We lost our way when the pivotal figures in the social justice movement were so violently taken out, as when the Gracchi brothers in republican Rome were killed in the street for advancing reform. The fear today is that Obama will be killed as well, and society will collapse back into irony, indifference and opportunism as it did in 1968. Maybe our model ought to be someone like Tony Benn, the British reformer who keeps chipping away at the boulders.
"Perhaps we cannot prevent this world from becoming a world where children are tortured," Camus goes on. "But we can reduce the number of tortured children."

“Die Weltliteratur” by Milan Kundera, Part One: Snobbery on the Left



I love this guy Milan Kundera. You think he's talking about one thing, then you find out he's talking about something much more profound than the stated topic and by the end of the article or book he's set off a couple of cherry bombs and who knows where the pieces land?

"Die Weltliteratur" in the January 8 NEW YORKER (it's not posted online, so you're going to have to buy the magazine) starts out asking us to read more books by foreign authors and turns into a discussion of class among so-called progressives. I was struck by his description of the abuse heaped on Camus by other intellectuals for not being the right sort of person (an Algerian pied noir) and "not knowing what to think" in order to fit in, although time has shown Camus to be on the right side of most fights and a greater friend of humanity than the occasional Stalinist Sartre.

Simone deBeauvoir gave tongue to questions about gender and social class (her thoughts on pay equity in traditionally female occupations like teaching and nursing were a revelation for me after ten years on the psych ward and twenty years as a teacher). She then ditched the raffish Nelson Algren in favor of the abusive Sartre. My prejudice in favor of Algren is well-known, but we're talking about a man whose great-heartedness was recognized instincively by Billie Holliday, versus that friend of the oppressed Jean Paul who said "it was not our duty to write about Soviet labour camps" because it might discourage the French working class who according to Sartre still believed in Santa Claus as well. I'd say maybe it was about sex, but have you gotten a good look at Sartre?
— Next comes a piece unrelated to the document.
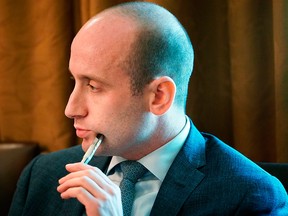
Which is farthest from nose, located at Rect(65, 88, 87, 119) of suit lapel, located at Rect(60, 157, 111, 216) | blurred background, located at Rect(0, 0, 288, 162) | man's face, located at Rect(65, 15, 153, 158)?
blurred background, located at Rect(0, 0, 288, 162)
Perhaps because of deBeauvoir's involvement, the snobbery against Camus reminded me of watching the moral collapse of feminism in the 1970s, when the leaders of the movement seemed to abandon working class women who needed a fair wage in favor of navel-gazing about gender. The East Coast magazines were full of the word empowerment but out here there were a lot of abandoned single mothers who had to live in trailers and could have used some help with the electric bill. I remember women talking about Ms. magazine; the magazine's indifference to problems with their subscriptions became a metaphor for the movement leaving them behind.

I remember a childhood Baptist service when an unwashed, poorly dressed black child wandered into the sanctuary during communion; she was eating barbecued potato chips and a grape pop and I at thirteen was the only one who picked up on the symbolism. I still worry if maybe that was Jesus or Elijah, a boddhisatva or one of the ushpizin. The biggest problem in working with poor people who have a lot of problems is that they're poor and have a lot of problems.

This is wandering around a lot and I haven't even gotten to the ideas that affected me the most in this article. That Darn Kundera. Our imaginary relationship is sort of like a man with a rubber ball walking a dog in an overgrown field lined by bushes. Milan Kundera throws the ball or hides it behind his back and teases me-- "where's the ball? Where's the ball?"-- and I, with my brain not much bigger than the tennis ball, go crashing into the bushes, and emerge with mixed results.